● WORK INSTRUCTIONS
#1 In the passage on the AIB share sale, by what date do you need to be signed up with a stockbroker?
#2 Please list every percentage figure that the passage on the AIB share sale gives.
#3 According to the AIB share sale passage, why is AIB's business described as not diverse?

● PASSAGE SHOWN
** Begin **
The Irish government starts selling down your stake in AIB from 23 June. If you’ve got a spare €10,000 or more, you might be thinking of taking a slice (you need to be signed up with a stockbroker by Friday 16 June).
Here are five reasons we’re steering clear.
1. AIB’s share price is way down from a year ago
There’s been some elbow-barging over the last few weeks as rumours of the float got going. But the share price is now down around 17% on a year ago, despite all we hear about our booming economy. And as you can see in the chart, the share price has gone basically nowhere for most of 2017.
2. The business is not diverse
You are looking at a bank which is still highly dependent on Ireland, and on a property market which many people reckon is looking bubbly. 85% of AIB’s loans are in the Republic of Ireland. And 68% of its loans are mortgages or property or construction loans.
3. Does anyone know what’s really behind the balance sheet?
** End **
● DATASET EXTRACT
** Begin **
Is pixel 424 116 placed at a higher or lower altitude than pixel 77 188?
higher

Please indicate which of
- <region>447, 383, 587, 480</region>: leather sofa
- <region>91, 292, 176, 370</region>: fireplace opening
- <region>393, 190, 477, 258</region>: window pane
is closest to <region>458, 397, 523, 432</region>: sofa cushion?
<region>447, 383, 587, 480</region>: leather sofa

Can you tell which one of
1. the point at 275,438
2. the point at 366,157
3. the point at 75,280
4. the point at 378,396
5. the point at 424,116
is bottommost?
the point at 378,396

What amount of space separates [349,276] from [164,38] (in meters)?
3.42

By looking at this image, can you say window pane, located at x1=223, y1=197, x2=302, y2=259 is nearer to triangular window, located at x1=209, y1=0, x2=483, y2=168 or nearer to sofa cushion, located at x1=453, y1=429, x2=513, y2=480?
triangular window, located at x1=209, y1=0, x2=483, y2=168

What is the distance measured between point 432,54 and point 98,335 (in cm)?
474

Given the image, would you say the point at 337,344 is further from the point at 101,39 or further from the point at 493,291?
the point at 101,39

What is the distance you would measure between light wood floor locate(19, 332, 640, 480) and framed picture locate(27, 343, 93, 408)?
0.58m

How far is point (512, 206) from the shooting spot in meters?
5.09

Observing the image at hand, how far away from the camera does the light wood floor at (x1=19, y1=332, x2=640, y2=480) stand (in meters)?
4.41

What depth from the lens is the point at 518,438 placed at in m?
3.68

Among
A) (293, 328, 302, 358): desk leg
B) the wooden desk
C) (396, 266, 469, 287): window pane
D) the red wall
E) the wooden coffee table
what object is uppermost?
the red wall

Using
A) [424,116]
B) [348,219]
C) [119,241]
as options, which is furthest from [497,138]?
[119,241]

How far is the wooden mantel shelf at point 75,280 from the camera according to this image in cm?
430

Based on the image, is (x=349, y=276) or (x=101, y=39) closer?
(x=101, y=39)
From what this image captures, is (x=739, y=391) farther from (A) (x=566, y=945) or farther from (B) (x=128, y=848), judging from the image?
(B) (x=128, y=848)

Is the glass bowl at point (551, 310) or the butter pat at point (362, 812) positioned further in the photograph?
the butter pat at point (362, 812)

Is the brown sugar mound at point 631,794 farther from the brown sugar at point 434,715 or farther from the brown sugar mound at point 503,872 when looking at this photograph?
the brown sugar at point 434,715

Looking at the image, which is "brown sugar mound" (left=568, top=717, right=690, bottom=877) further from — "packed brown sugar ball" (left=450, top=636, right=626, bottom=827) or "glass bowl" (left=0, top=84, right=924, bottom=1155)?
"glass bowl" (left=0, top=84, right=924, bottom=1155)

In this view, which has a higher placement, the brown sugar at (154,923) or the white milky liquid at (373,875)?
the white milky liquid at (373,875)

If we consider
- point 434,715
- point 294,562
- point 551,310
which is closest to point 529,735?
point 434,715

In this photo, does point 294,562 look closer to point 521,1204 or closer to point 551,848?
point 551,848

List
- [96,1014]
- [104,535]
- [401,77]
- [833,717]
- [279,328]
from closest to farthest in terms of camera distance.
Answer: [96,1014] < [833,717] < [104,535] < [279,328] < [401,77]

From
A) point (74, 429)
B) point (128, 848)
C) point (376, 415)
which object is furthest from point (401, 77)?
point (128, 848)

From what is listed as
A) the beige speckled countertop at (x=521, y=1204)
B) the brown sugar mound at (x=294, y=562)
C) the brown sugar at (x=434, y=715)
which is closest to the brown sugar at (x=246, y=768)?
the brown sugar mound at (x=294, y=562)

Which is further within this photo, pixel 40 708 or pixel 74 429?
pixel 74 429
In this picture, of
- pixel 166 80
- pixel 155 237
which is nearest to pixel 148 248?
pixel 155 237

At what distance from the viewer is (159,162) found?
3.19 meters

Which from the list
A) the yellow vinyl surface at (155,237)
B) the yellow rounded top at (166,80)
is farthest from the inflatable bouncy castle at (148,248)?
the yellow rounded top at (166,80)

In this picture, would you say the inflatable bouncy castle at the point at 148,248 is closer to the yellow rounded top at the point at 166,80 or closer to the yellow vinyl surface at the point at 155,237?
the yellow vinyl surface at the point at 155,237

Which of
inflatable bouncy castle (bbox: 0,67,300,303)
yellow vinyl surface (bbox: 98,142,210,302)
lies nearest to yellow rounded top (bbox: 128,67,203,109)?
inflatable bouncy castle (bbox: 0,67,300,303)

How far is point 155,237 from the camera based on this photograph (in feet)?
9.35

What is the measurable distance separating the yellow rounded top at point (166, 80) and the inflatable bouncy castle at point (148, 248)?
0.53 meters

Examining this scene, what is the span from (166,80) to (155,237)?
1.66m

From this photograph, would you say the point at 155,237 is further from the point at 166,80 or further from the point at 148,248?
** End **
● ANSWERS TO THE TASKS
#1 Friday 16 June.

#2 17%, 85%, 68%

#3 The bank is still highly dependent on Ireland and on a property market that many people think looks bubbly. 85% of its loans are in the Republic of Ireland, and 68% are mortgages or property or construction loans.